### 課題の目標
後に示す、Nebiusの電力容量と業績見通しを扱った文章の続きを、最後の文の次から書き継ぐこと。

### 提供テキスト
───
これはNebiusにとって特に重要だ。AIクラウド企業は通常、まずGPUを購入し、データセンターを建設し、電力を確保してから、顧客のリースを通じて投資を段階的に回収する。契約価格の上昇、回収サイクルの短縮、一部顧客による前払いにより、初期の設備投資によるキャッシュフロー圧力を緩和できる。
ただし、これらの新規契約の多くは2026年後半以降に稼働開始となるため、当年の収益への貢献は限定的だ。そのため、Nebiusは2026年通年の収益および調整後EBITDAガイダンスを引き上げておらず、新規受注の影響は2027年以降に顕在化する見込みだ。

モルガン・スタンレーはNebiusのFY27、FY28の収益予想をそれぞれ4.2%と6.3%引き上げ、設備投資予想をそれぞれ19.0%と13.5%引き上げた。
Nebiusの今四半期の最も重要な変化は、2026年の契約電力容量目標を4GW超から5GWに引き上げたことだ。
「契約電力」とは、将来のデータセンターおよび顧客契約のために事前に確保した電力リソースを指す。これは潜在的な拡大余地を示すが、すでに建設済みのデータセンターを意味するものではなく、即座に収益を生み出すコンピューティング能力を意味するものでもない。
契約容量から実際の収益に至るまでには、サイト承認、電力接続、GPU調達、工事建設、顧客稼働など複数の段階を経る必要がある。
会社計画によると、2027年からNebiusは毎年1GW超のアクティブ電力を新規導入する予定だ。モルガン・スタンレーは、同社のアクティブ電力が2025年の170MWから2026年には780MW、2027年には1680MW、2028年には2620MWに増加すると予想している。
───
### 提供資料
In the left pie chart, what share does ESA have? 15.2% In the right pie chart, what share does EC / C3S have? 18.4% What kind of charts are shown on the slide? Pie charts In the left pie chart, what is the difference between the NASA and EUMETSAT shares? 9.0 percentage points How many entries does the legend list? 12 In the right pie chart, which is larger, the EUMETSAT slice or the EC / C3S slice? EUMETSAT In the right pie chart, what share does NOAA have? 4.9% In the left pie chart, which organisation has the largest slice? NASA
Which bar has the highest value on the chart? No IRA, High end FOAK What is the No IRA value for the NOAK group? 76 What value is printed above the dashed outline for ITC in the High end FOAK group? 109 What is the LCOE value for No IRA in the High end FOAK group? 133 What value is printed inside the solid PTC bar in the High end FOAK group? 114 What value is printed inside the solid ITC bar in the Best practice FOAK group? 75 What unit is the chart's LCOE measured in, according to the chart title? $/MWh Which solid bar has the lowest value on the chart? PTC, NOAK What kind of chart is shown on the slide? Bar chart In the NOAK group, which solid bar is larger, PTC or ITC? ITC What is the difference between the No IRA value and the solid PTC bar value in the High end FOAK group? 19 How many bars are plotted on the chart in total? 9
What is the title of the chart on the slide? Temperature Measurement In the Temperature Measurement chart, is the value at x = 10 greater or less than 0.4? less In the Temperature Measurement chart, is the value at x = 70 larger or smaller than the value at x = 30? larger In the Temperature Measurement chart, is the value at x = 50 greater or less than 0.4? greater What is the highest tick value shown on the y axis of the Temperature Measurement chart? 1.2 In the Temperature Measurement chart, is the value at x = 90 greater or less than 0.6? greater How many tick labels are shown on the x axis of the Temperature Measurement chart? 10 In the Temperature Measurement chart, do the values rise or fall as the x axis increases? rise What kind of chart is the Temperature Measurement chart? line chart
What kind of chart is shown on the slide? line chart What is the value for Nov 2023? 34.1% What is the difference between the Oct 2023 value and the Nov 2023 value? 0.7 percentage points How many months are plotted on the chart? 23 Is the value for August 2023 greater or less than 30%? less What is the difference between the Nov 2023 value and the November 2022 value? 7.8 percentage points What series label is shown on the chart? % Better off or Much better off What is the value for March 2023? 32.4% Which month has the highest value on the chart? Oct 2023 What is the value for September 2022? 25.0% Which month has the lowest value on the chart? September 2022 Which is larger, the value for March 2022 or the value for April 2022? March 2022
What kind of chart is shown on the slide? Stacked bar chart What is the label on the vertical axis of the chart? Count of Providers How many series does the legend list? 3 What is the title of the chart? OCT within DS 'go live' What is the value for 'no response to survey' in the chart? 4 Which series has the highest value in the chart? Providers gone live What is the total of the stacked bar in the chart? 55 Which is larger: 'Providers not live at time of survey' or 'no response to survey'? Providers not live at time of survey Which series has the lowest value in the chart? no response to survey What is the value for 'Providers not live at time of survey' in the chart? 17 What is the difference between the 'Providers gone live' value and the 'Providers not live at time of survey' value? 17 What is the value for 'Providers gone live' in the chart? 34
───
### 以下解答
容量拡大に伴い、モルガン・スタンレーはNebiusのFY27およびFY28の収益予測をそれぞれ109.26億ドルと190.59億ドルに引き上げ、調整後EBITDA予測も62.94億ドルと121.08億ドルに引き上げた。
しかし、より高い収益予測はより大きな投資にも対応する。モルガン・スタンレーは現在、NebiusのFY27およびFY28の資本支出がそれぞれ369.80億ドルと410.66億ドルに達すると予想しており、従来予測から19.0%および13.5%上方修正している。
第2四半期のデータはすでにこの資本集約度を示している。Nebiusの当四半期の調整後EBITDAは2.362億ドル、利益率は40.6%に達し、市場予想の約30%を明らかに上回った。営業キャッシュフローは22.461億ドルだったが、有形固定資産・無形資産の購入支出は56.57億ドルに達した。
言い換えれば、Nebiusはすでに事業運営を通じて相当なキャッシュフローを生み出せるが、その建設ペースはより速く、支出規模もより大きい。前払金は圧力の一部を緩和できるが、全資金需要をカバーすることはできない。

容量と収益のドライバーモデル。モルガン・スタンレーはNebiusのアクティブ電力が2025年の170MWから2028年には2620MWに増加し、収益は同期間に190.59億ドルに増加すると予想している。
Nebiusのもう一つのポジティブなシグナルは、Blackwellのコンピューティング価格設定にある。
モルガン・スタンレーが経営陣の発言を伝えたところによると、同社の初回容量オークションにおけるBlackwell価格は、これまで請求した最高価格より15%高い。一部の3〜6ヶ月の短期容量取引の年間契約価値はすでに4000万ドル/MWを超えており、第2四半期に新規締結された取引の平均水準の約2倍に相当する。
これは現在のAI算力市場の需給状況を反映している。最新世代のGPUは依然として不足しており、顧客はデータセンターの完成を待つことを望まず、即座に利用可能な算力に対してより高い価格を支払う用意がある。
短期的には、価格上昇、前払い金の増加、回収サイクルの短縮は、いずれもNebiusのキャッシュフローと収益性の改善に寄与する。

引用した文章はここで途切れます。